Publication number: WO2015027928A1
Application number: PCT/CN2014/085356
Authority: WO
Inventors: 黄璇; 王万礼; 王根毅
Original assignee: 无锡华润上华半导体有限公司
Priority date: 2013-08-30
Filing date: 2014-08-28
Publication date: 2015-03-05
Also published as: CN104425254A

Abstract

A method for manufacturing an insulated-gate bipolar transistor comprises: providing a first conductive-type semiconductor chip, the semiconductor chip comprising a first surface and a second surface opposite the first surface, and injecting impurities on the first surface of the semiconductor chip to form a first conductive-type or second conductive-type conductive layer; forming, inside the conductive layer at an interval, second conductive-type or first conductive-type channels extending into the conductive layer, the channels and the conductive layer being arranged at an interval and in an alternating manner and having different conductive types; forming an oxidation layer on the channels; bonding a substrate semiconductor chip on the oxidation layer; thinning the semiconductor chip from the second surface of the semiconductor chip, the thinned first conductive-type semiconductor chip serving as a drift region; forming a front-side structure of an insulated-gate bipolar transistor based on the drift region; removing the substrate semiconductor chip; removing the oxidation layer; and forming a back metal electrode on the channels and the conductive layer, the back metal electrode being electrically connected to the channels and conductive layer.

Description

Method for manufacturing insulated gate bipolar transistor

[Technical Field]

The present invention relates to the field of semiconductor design and manufacturing technology, and in particular to an insulated gate bipolar transistor (Insulated Gate) Bipolar Transistor, IGBT) manufacturing method.

【Background technique】

Insulated Gate Bipolar Transistor, IGBT) is a Bipolar Junction Transistor (BJT) Composite fully-regulated voltage-driven power semiconductor device composed of Metal-Oxide-Semiconductor-Field-Effect-Transistor (MOSFET), combining high input impedance of MOSFET and low on-voltage of BJT The advantages of the two aspects, the high operating frequency, simple control circuit, high current density, low on-state voltage, etc., are widely used in the field of power control.

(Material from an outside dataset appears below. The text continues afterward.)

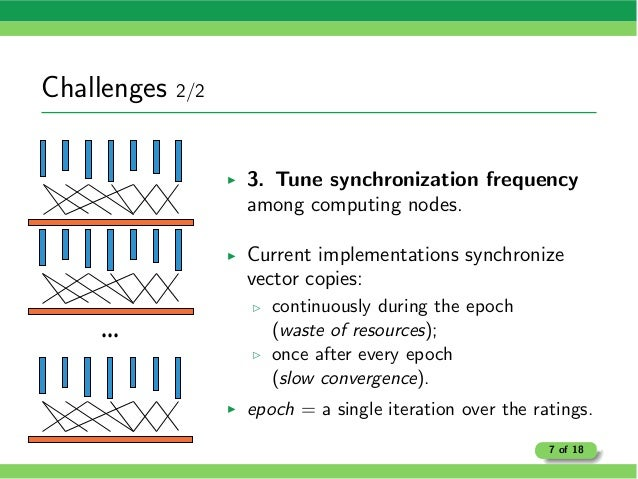 Challenges 2/2 ... I 3. Tune synchronization frequency among computing nodes. I Current implementations synchronize vector...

In practical applications, IGBTs are rarely used as a stand-alone device, especially under inductive load conditions, where the IGBT requires a fast recovery diode freewheeling. Therefore, existing IGBT products generally use a freewheeling diode in parallel (Freewheeling) Diode , referred to as FWD), to protect the IGBT. In order to reduce the cost, the parallel freewheeling diode can be integrated in the IGBT chip, that is, the IGBT is an IGBT having a built-in diode or a reverse conducting function.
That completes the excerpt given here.